Updated

Two car bombs Friday, targeting a provincial councilor and a police officer north of Baghdad, killed five people and wounded 79 others, many of them women and children, police said.

The five dead came in a bombing in the town of Tuz Khurmatu, which targeted the home of Niazar Nomaroglu, a Shiite Turkmen councilor in the mainly Sunni Arab Salaheddin province, police Colonel Hussein al Bayati said.

Women and children were among the 47 people wounded in the 3:45pm local time bombing, which severely damaged several surrounding houses as well as Nomaroglu's home, Bayati said.

It was unclear whether the councilor was among the casualties.
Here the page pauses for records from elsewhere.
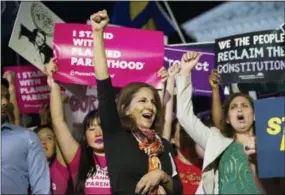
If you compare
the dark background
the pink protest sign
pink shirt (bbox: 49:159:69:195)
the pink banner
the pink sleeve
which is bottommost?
pink shirt (bbox: 49:159:69:195)

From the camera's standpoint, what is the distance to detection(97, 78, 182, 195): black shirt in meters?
2.85

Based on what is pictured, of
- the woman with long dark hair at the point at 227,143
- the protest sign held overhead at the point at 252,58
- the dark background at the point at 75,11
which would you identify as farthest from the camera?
the dark background at the point at 75,11

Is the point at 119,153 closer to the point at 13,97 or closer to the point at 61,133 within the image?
the point at 61,133

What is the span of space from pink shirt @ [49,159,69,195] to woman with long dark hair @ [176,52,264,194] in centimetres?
81

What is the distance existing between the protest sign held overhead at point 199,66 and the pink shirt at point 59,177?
3.09 feet

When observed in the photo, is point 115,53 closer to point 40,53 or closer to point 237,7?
point 40,53

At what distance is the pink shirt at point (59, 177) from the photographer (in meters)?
4.28

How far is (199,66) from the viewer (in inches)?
181

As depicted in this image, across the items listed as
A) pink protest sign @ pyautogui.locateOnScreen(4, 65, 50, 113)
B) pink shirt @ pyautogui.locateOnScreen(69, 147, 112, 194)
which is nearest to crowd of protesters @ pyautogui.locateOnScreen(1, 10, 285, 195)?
pink shirt @ pyautogui.locateOnScreen(69, 147, 112, 194)

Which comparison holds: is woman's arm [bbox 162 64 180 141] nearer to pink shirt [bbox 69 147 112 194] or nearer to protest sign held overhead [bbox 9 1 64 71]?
pink shirt [bbox 69 147 112 194]

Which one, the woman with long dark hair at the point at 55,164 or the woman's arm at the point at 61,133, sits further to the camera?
the woman with long dark hair at the point at 55,164

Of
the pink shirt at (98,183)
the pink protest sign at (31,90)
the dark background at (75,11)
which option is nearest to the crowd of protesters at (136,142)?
the pink shirt at (98,183)

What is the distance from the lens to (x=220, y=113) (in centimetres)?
426

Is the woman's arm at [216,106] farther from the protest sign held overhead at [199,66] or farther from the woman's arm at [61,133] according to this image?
the woman's arm at [61,133]
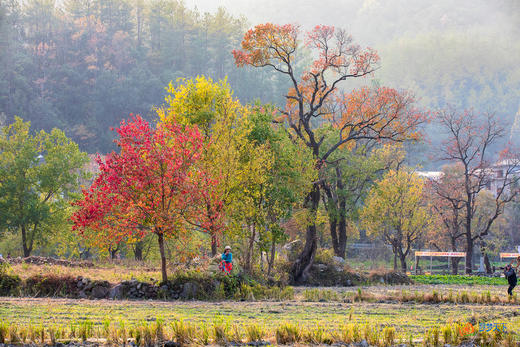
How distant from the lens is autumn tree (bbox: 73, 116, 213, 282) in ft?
62.0

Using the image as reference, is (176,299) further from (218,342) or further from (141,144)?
(218,342)

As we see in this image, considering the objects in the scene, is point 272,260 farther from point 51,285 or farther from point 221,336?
point 221,336

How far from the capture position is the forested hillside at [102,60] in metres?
86.3

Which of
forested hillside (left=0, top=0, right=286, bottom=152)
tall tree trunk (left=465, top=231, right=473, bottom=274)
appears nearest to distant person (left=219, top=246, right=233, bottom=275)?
tall tree trunk (left=465, top=231, right=473, bottom=274)

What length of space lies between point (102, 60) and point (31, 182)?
64.8 meters

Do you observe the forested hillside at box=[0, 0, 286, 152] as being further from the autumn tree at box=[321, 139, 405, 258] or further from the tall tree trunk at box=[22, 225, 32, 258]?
the autumn tree at box=[321, 139, 405, 258]

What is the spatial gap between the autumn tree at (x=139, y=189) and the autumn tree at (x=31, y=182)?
1743 centimetres

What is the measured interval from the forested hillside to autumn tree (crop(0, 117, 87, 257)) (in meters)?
46.6

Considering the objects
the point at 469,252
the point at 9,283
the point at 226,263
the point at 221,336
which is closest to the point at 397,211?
the point at 469,252

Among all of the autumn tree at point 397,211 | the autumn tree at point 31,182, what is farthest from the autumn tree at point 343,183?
the autumn tree at point 31,182

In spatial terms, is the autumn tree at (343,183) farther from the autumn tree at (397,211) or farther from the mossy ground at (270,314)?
the mossy ground at (270,314)

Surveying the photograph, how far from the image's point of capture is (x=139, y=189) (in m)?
19.1

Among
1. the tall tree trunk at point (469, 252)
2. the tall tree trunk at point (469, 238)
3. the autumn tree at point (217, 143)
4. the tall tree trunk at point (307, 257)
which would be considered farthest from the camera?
the tall tree trunk at point (469, 252)

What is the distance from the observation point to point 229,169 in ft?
78.9
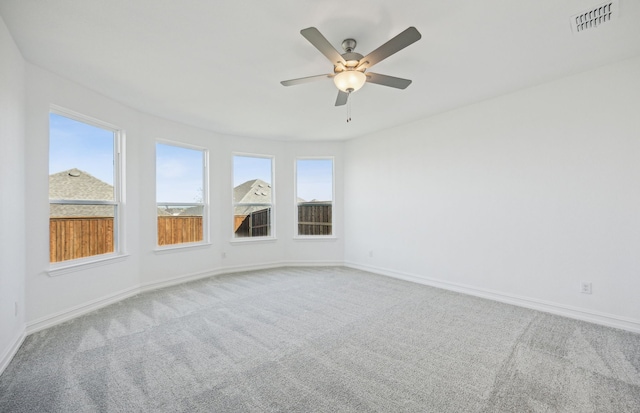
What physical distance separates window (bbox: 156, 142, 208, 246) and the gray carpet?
1.35m

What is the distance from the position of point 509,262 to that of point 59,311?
17.0ft

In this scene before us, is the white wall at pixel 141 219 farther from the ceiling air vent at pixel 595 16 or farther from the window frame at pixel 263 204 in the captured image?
the ceiling air vent at pixel 595 16

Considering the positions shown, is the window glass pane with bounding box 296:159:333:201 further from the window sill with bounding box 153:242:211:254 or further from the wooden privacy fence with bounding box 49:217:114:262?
the wooden privacy fence with bounding box 49:217:114:262

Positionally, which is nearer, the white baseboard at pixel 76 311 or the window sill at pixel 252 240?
the white baseboard at pixel 76 311

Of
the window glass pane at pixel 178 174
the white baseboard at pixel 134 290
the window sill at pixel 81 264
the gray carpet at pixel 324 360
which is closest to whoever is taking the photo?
the gray carpet at pixel 324 360

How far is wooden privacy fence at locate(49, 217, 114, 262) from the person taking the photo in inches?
121

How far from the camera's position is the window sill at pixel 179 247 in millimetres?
4340

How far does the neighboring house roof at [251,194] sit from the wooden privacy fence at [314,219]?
2.45 ft

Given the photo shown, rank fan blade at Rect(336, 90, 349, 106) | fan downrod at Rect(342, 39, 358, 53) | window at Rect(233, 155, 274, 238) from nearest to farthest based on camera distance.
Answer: fan downrod at Rect(342, 39, 358, 53) → fan blade at Rect(336, 90, 349, 106) → window at Rect(233, 155, 274, 238)

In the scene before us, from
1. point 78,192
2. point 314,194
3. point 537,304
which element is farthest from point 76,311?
point 537,304

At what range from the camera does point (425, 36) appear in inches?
92.1

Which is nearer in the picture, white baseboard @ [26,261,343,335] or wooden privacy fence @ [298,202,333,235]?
white baseboard @ [26,261,343,335]

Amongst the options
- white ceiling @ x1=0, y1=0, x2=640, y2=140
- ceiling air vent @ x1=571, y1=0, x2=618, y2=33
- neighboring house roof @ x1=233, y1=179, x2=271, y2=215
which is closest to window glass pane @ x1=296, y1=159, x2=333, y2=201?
neighboring house roof @ x1=233, y1=179, x2=271, y2=215

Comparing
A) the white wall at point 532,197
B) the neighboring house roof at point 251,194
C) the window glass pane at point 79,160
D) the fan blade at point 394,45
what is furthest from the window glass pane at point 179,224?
the fan blade at point 394,45
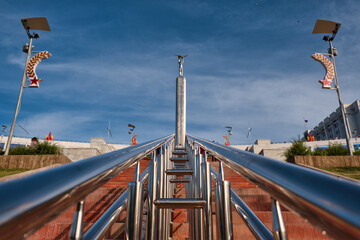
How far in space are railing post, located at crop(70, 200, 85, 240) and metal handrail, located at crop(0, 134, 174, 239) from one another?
0.20ft

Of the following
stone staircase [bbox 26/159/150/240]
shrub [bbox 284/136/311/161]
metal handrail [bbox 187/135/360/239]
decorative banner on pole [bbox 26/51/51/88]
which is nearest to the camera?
metal handrail [bbox 187/135/360/239]

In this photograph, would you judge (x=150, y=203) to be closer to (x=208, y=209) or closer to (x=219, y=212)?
(x=208, y=209)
The headquarters of Salaheddin province are located in the heavily Sunni Arab-populated Tikrit, hometown of executed dictator Saddam Hussein, but the province also contains Kurdish and Shiite Turkmen minorities, particularly on its eastern margins.

Earlier Friday, a car bomb targeting the home of police Captain Mustafa al Tamimi in Baquba wounded 32 people, 20 of them women or children, a spokesman for the city's operations command said.

"His house was completely destroyed," the spokesman said.

"Three of his children, his wife and two brothers were among the wounded. The rest included nine women and seven children."

The police officer himself escaped injury, as he was at the mosque attending the main weekly Muslim prayers.

Baquba is the capital of the ethnically divided Diyala province, which became one of the bastions of Al Qaeda in Iraq.